National Research Council of Canada, Institute for Biological Sciences, Ottawa, Ontario K1A 0R6, Canada.
J Immunol. 2013 Feb 1;190(3):1066-75. doi: 10.4049/jimmunol.1200639. Epub 2012 Dec 31.
CD8(+) T cells undergo rapid expansion during infection with intracellular pathogens, which is followed by swift and massive culling of primed CD8(+) T cells. The mechanisms that govern the massive contraction and maintenance of primed CD8(+) T cells are not clear. We show in this study that the transcription factor, FoxO3a, does not influence Ag presentation and the consequent expansion of CD8(+) T cell response during Listeria monocytogenes infection, but plays a key role in the maintenance of memory CD8(+) T cells. The effector function of primed CD8(+) T cells as revealed by cytokine secretion and CD107a degranulation was not influenced by inactivation of FoxO3a. Interestingly, FoxO3a-deficient CD8(+) T cells displayed reduced expression of proapoptotic molecules BIM and PUMA during the various phases of response, and underwent reduced apoptosis in comparison with wild-type cells. A higher number of memory precursor effector cells and memory subsets was detectable in FoxO3a-deficient mice compared with wild-type mice. Furthermore, FoxO3a-deficient memory CD8(+) T cells upon transfer into normal or RAG1-deficient mice displayed enhanced survival. These results suggest that FoxO3a acts in a cell-intrinsic manner to regulate the survival of primed CD8(+) T cells.
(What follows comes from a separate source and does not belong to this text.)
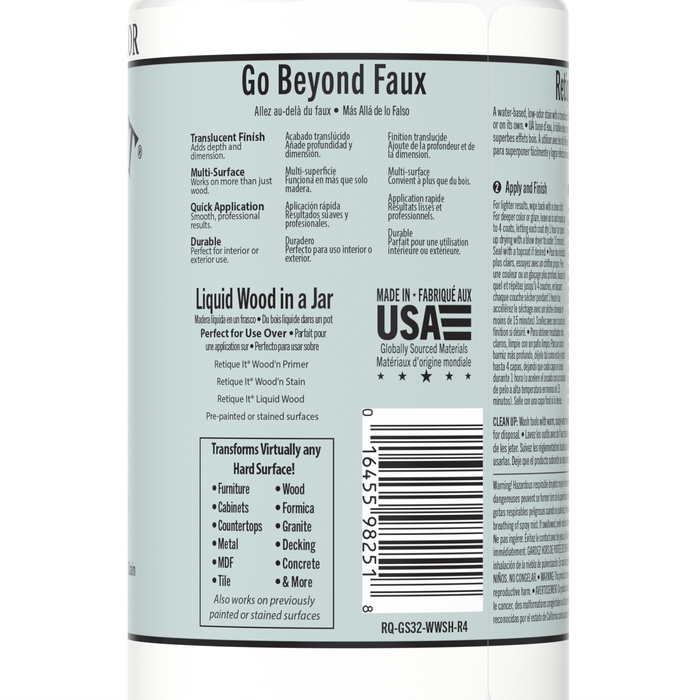 Retique It White Wash Gel Stain applied on wood surface, showcasing a smooth, light-colored finish for furniture or cabinetry.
CD8(+) T 细胞在感染细胞内病原体时会经历快速扩增,随后是被激活的 CD8(+) T 细胞的迅速大量清除。调控被激活的 CD8(+) T 细胞大量收缩和维持的机制尚不清楚。在本研究中我们表明,转录因子 FoxO3a 并不影响抗原呈递以及李斯特菌感染过程中 CD8(+) T 细胞反应的随后扩增,但在记忆 CD8(+) T 细胞的维持中发挥关键作用。细胞因子分泌和 CD107a 脱颗粒所揭示的被激活的 CD8(+) T 细胞的效应功能不受 FoxO3a 失活的影响。有趣的是,与野生型细胞相比,FoxO3a 缺陷型 CD8(+) T 细胞在反应的各个阶段表现出较低水平的促凋亡分子 BIM 和 PUMA 的表达,并发生较低水平的细胞凋亡。与野生型小鼠相比,FoxO3a 缺陷型小鼠中可检测到更多的记忆前体细胞效应细胞和记忆细胞亚群。此外,FoxO3a 缺陷型记忆 CD8(+) T 细胞在转移到正常或 Rag1 缺陷型小鼠中时表现出增强的存活。这些结果表明,FoxO3a 以细胞内在的方式作用于调控被激活的 CD8(+) T 细胞的存活。